S’il y a une chose qui fait peur au touriste de base en Espagne, et qui énerve les milieux les plus progressistes, ce sont bien les processions. L’Espagne étant le pays des traditions, chaque années elles ont lieu à Pâques, de Bilbao à Séville et de Malaga à Madrid. Quand l’Europe du nord, paienne s’il en est, se saoule dans les fêtes du Carnaval et les grands feux du printemps ; l’Espagne catholique elle (de mon point de vue, si la France est considérée comme la fille aînée de l’Église, l’Espagne devrait alors en être la mère stricte et conservatrice), se plonge dans la réflexion pour s’approcher un peu plus de la rédemption.

Les processions, pour ceux qui font partie des non pratiquants (et je sais qu’ils s’en cachent beaucoup même dans mon cercle familial le plus restreint) ou pour ceux qui ne sont pas au fait tout simplement, ça se passe par exemple (ça dépend du patelin) de la manière suivante : un groupe de tambours et/ou de trompettes parcourt les rues du village et marque un pas lent pour réveiller la fervente fureur des habitants.




Les musiciens sont suivis par un groupe de gens habillés style KKK qui marchent, parfois pieds nus, parfois se flagellant, parfois les deux, cachés sous leur cagoule à pointe en 2 longues files précédent les « Images » représentant les étapes de la vie du Christ.

Que sont donc ces « Images » ? Ce sont des statues de bois, représentant, par exemple, le Christ arrêté par les romains (et entourés de fidèles habillés en légionnaires), le Christ portant la croix, le Christ sur la croix, le Christ mort dans un linceul, la dolorosa pleurant son fils, et ainsi de suite selon l’humeur du moment.

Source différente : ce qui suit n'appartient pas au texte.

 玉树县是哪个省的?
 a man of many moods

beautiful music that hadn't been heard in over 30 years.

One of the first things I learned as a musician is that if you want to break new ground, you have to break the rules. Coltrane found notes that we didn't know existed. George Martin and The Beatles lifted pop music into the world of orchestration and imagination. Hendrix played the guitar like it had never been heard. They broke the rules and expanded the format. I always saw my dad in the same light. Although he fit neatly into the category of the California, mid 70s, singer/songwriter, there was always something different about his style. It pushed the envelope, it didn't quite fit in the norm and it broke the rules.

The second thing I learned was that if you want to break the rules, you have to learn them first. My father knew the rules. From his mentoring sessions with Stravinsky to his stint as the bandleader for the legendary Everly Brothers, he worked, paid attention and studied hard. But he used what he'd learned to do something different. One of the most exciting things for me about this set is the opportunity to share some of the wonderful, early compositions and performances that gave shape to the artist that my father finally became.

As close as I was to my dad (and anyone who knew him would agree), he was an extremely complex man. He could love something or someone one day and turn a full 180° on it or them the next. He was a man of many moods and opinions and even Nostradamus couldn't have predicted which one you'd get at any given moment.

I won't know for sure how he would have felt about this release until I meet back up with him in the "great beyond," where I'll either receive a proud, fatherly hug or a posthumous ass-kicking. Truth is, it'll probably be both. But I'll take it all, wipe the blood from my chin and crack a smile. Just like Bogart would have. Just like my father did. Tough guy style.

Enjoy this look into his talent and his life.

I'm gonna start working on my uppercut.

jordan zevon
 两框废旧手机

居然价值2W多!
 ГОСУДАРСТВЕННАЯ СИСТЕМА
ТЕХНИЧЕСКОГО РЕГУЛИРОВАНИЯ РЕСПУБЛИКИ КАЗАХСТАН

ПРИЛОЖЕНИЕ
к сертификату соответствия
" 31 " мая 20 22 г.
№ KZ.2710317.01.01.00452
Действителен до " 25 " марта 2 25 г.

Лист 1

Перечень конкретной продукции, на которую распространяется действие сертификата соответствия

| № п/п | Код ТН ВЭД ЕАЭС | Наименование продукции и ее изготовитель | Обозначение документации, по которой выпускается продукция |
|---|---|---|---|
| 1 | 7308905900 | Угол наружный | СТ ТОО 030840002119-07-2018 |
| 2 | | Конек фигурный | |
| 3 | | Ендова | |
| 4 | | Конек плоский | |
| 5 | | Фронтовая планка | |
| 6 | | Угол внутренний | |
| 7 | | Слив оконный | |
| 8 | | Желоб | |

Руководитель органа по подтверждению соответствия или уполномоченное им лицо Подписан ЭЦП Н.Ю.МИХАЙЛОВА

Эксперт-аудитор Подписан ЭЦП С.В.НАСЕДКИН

Les statues sont souvent entourées de fleurs, sur une structure portée par les épaules des pieux fidèles (pour les plus représentatives) qui s’agglutinent dans les confréries pour avoir l’honneur de porter ces « Images » si saintes.


La procession parcourt donc la ville au rythme lent des tambours et dans un silence impressionnant (Quand vous allez voir une procession, n’allez surtout pas commenter la chose sur le vif, vous vous ferez rabrouez à l’instant par la foule fervente) et elle s’arrête de temps en temps devant des chanteurs contant des cantiques ayant pour thème la souffrance du Christ et de sa vierge maman (les chanteurs sont des vieux du village). Le chanteur doit chanter devant chaque « Image », ce qui rallonge d'autant la procession.





Les processions ont lieu le mercredi saint, le jeudi saint, le vendredi saint, le samedi saint et pour le dimanche, pour faire bonne figure, on laisse place aux jeunes générations pour, dans la joie et la bonne humeur, brûler ce traître de judas sur la place publique. Dans les villages les plus reculés, encore réfractaires au monde moderne, il vaut mieux, ce dimanche là, ne pas être la rousse ensorcelante du fond du village, on risquerait de vous mettre sur le bûcher avec judas.